Dante, Cehennem, 1. Kanto
Dante Alighieri, İlahi Komedya’yı 1308 ile 1321 yılları arasında kaleme aldı.
Avrupa’nın feodal yapılarla parçalandığı, siyasal entrikaların gündelik hayatı belirlediği ve Katolik kilisesinin mutlak bir otorite kurduğu bir dönemde, doğduğu kent Floransa’dan sürgün edilmişti. Bu büyük eseri, siyasi dışlanmışlığın, toplumsal yozlaşmanın ve kişisel yalnızlığın gölgesinde yazdı.
Cehennem, Araf ve Cennet olarak üç bölümden oluşan eserde Dante, kendi manevi yolculuğunu anlatırken, aynı zamanda dönemin toplumunu, siyasetçilerini, din adamlarını ve kanaat önderlerini edebi bir dille sorgular. Öyle ki her bir katman, bireyin etik sınavlarla yüzleştiği bir aynaya dönüşür.
İlahi Komedya’nın İtalyanca kaleme alınmış olması, eseri yalnızca içerik bakımından değil, dilsel tercihiyle de dönemin entelektüel normlarına karşı konumlandırır. Dante, Latince yerine halkın konuştuğu dili seçerek metni, kilise ve aristokrasiye özgü dar kültürel çevrelerin dışına taşımış; böylelikle daha geniş bir toplumsal tabana seslenmeyi mümkün kılmıştır. İlahi Komedya kendi çağında hem estetik hem de düşünsel düzlemde güçlü etkiler yaratmıştır: Kimilerince yüksek bir edebi başarı ve ahlaki cesaret örneği olarak övülürken, kimilerince ise mevcut güç yapılarını sorgulayan içeriği nedeniyle rahatsız edici bulunur. Zira Dante’nin metni, yalnızca bireysel bir arayışın değil, aynı zamanda kurumsallaşmış otoritenin eleştirel bir çözümlemesidir.
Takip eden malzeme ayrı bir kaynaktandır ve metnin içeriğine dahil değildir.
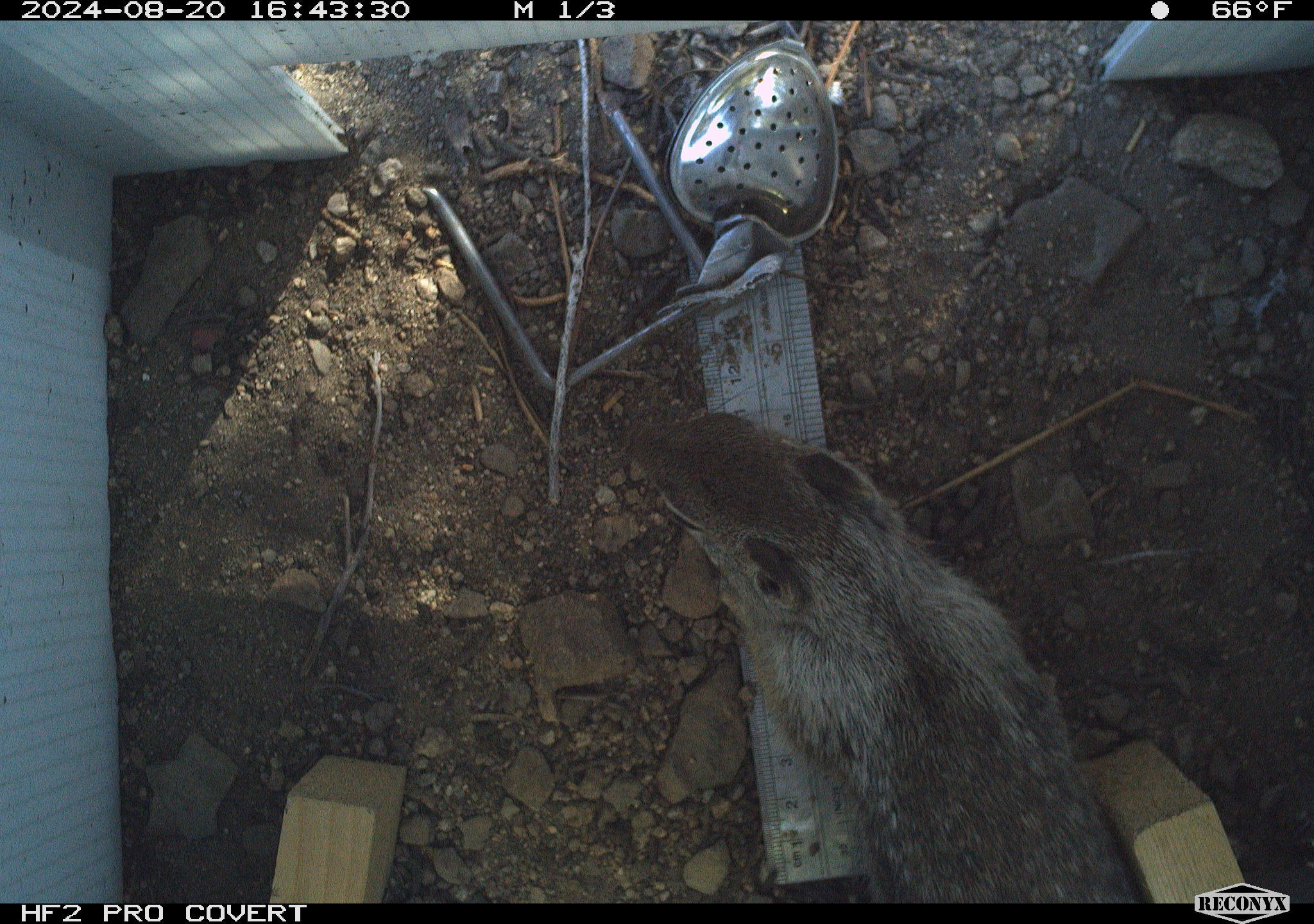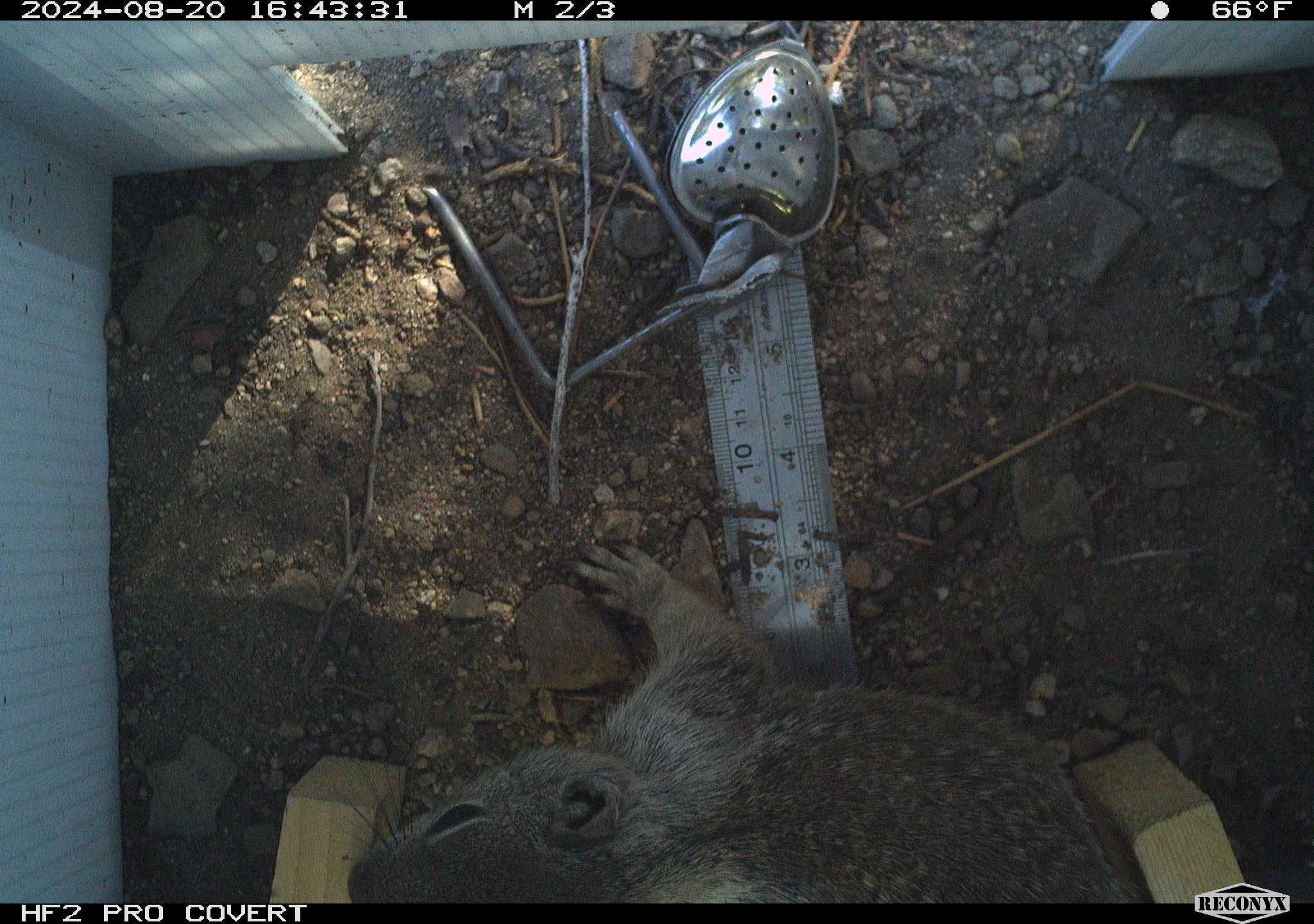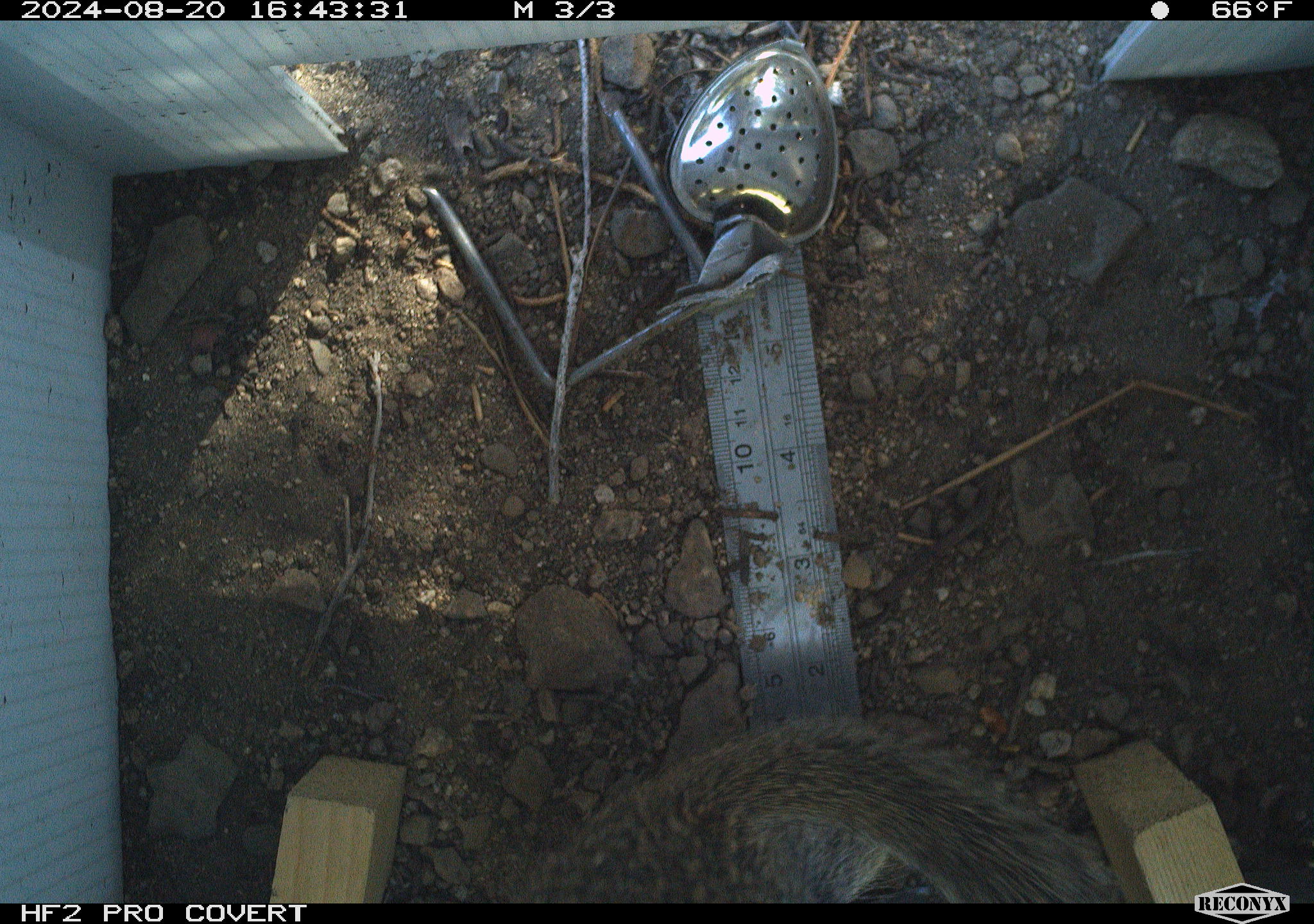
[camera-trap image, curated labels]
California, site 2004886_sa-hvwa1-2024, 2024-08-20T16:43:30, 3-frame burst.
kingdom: Animalia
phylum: Chordata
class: Mammalia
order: Rodentia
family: Sciuridae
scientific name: Sciuridae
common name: squirrels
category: sciuridae family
Sciuridae family (squirrels) (Sciuridae).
Bugün, yedi yüzyıl sonra, Dante’nin tuttuğu aynayı Türkiye toplumuna yöneltmeyi denesek nasıl bir manzara ile karşılaşırdık? Eğer Dante bugünün Türkiye’sinde yaşasaydı, kendi “karanlık ormanını” nasıl tanımlar, hangi ahlaki sapmaları cehennemin katmanlarına yerleştirir, hangi belirsizlik hâllerini Araf’ta beklemeye bırakırdı? Gelin bu sorular üzerine beraberce düşünelim.
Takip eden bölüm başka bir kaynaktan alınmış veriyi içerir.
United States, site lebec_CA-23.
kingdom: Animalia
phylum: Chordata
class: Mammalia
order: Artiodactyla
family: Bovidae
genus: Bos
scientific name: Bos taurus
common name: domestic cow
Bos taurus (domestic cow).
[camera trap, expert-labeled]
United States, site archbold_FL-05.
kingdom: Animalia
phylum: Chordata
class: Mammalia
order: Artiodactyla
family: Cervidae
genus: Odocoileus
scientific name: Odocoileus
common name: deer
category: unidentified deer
Türkiye’nin Cehennemi: Katman Katman Zaaf
Dante’nin Cehennem tasviri, günahların ağırlığına göre sıralanmış katmanlarla doludur. Her bir kat, insani bir zaafın yankılandığı, hakikatin şekil değiştirdiği, vicdanla yüzleşmenin kaçınılmaz hâle geldiği bir yerdir. Bu çerçeveden bakıldığında, Türkiye’nin bugünkü toplumsal manzarası da benzer bir zihinsel haritaya pekala dönüşebilir. Dante’nin Cehennem’ini gezerken kendinizi tam ortasında bulacaksınız.
1. Kat: Gerçeği Bozanlar
“Çünkü hiçbir cezaya layık değildir yeryüzünde,
barışı bozanlar kadar.”
Cehennem, XXVIII
Hakikatle kurulan ilişkinin zedelendiği bir çağda, bilgiye ulaşmak artık teknik bir beceri değil, etik bir sınav hâline gelir.
Kasıtlı biçimde çarpıtılan veriler, seçici bir biçimde sunulan gündemler ve denetimden uzak mecralarda dolaşıma sokulan manipülasyonlar, kamuoyunun gerçeklik algısını sistemli bir şekilde zayıflatır. Bu katmanda yer alanlar yalnızca yanlış bilgi üretenler değil; aynı zamanda bu bilgiyi süsleyip bağlamından kopararak ya da görmezden gelerek çoğaltanlardır.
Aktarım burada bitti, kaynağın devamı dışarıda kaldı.